Researchers discover single-cell immune composition of plaques from stroke patients
Atherosclerotic plaque, the fatty buildup in arteries that can lead to heart attack and stroke, contains an abundance of the immune cells known as T-cells, Mount Sinai researchers have shown for the first time.
T-cells are an essential part of the human immune system, helping to protect the body from infection and cancer, but they are suspected of aggravating atherosclerosis. The breakthrough findings, published in the October 7 issue of Nature Medicine, result from a deep single-cell analysis of immune cells in plaque, something that has never been done before in humans. This research can help doctors better understand how the immune system contributes to cardiovascular disease and complications. The study could also lead to development of drugs to target these cells to prevent cardiovascular events.
"This is a first study towards the ultimate goal of building a single-cell immune atlas of human atherosclerosis. By profiling individual cells in blood and atherosclerotic plaques, we found new inflammatory alterations in plaques related to cardiovascular events," said lead investigator Chiara Giannarelli, MD, Ph.D., Assistant Professor of Medicine (Cardiology), and Genetics and Genomic Sciences, at the Icahn School of Medicine at Mount Sinai. "We found that T-cells, a cell type known to fight infections and cancer, may have an unanticipated important role in driving atherosclerotic cardiovascular disease. Exploring the diversity of T-cells in human atherosclerosis may lead to new therapeutics in the future."
Researchers studied 46 patients undergoing carotid artery surgery at The Mount Sinai Hospital (both men and women, with an average age of 72). Forty percent of the patients had recently had a stroke. Investigators analyzed atherosclerotic plaque removed during the surgery and the patients' blood immune cells. The team used a combination of cutting-edge technologies (called CyTOF, single-cell RNA sequencing, and CITE-seq) to get an in-depth look at the individual protein and gene expression of single cells. They discovered that these patients had an abundance of T-cells along with an increased infiltration of a subset of pro-inflammatory T-cells called CD4+ in patients who had suffered a recent stroke.
Surprisingly, many other subsets of T-cells, including CD8+ T cells, were infiltrating plaques in different forms: some were highly active or inflammatory, others were differentiated and highly specialized to the plaque environment, and some subsets were exhausted, which means they were progressively losing their ability to kill disease cells. Additionally, the exhausted T-cells in these plaques expressed PD-1, a protein that normally prevents T cells from killing other cells including cancer cells.
Normally, CD8+ T cells operate by recognizing and killing cancer cells or cells infected by viruses. More research is needed to identify their specific function and cell targets in atherosclerotic plaques. Ultimately, all these cell subsets and different functions may contribute to increase plaque inflammation in stroke patients, possibly putting these patients at a higher risk of future cardiac events, the researchers said.
"These findings suggest that PD-1 inhibitors, a breakthrough treatment that is used in cancer to turn T-cells against the tumor, may also activate exhausted T-cells in plaque. This could increase plaque inflammation and possibly the risk for cardiovascular events in patients," said Dr. Giannarelli.

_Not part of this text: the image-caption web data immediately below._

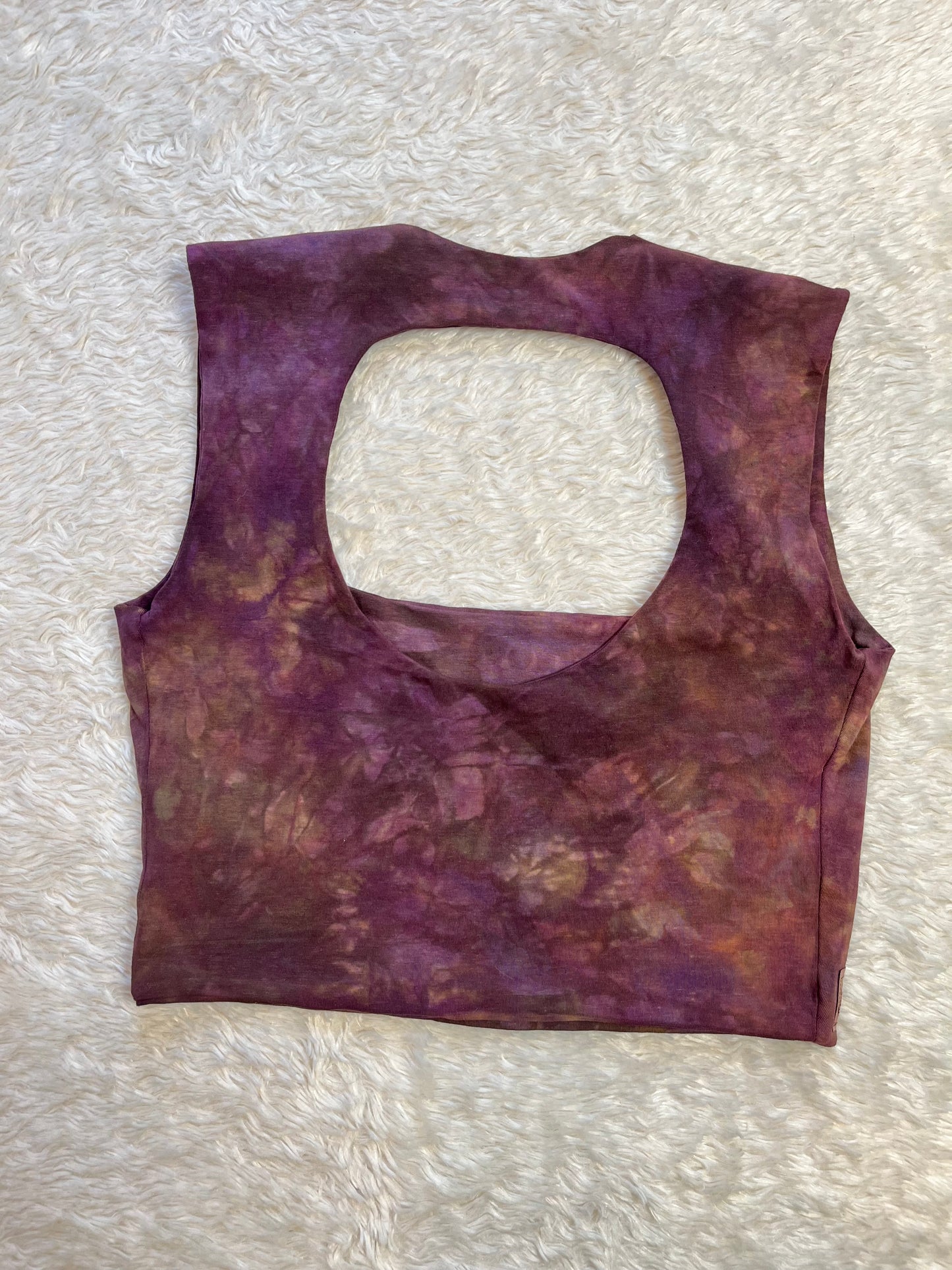 Circe Sample (Large)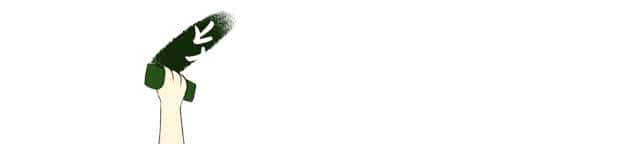 兵之初丨超燃！新兵首次亮剑，杀气十足！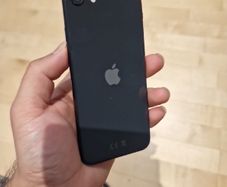 iphone se 2nd gen 128gb need it gone today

"This study is a perfect example of how single-cell mapping of human disease lesions can transform our understanding of disease pathophysiology," explained co-author Miriam Merad, MD, Ph.D., Director of the Precision Immunology Institute, and Director of the Human Immune Monitoring Center at the Icahn School of Medicine at Mount Sinai. "This study has generated a new hypothesis about disease drivers that we hope will lead to novel therapies."
"This study shows the molecular connections linking blood and cellular make-up of the atherosclerotic plaque within the same individual and the clinical outcome," said Michelle Olive, Ph.D., Program Officer at the National Heart, Lung, and Blood Institute Division of Cardiovascular Sciences. "This study shows that cutting edge techniques like CyTOF and other single cell technologies are useful in charting the landscape of atherosclerotic plaques."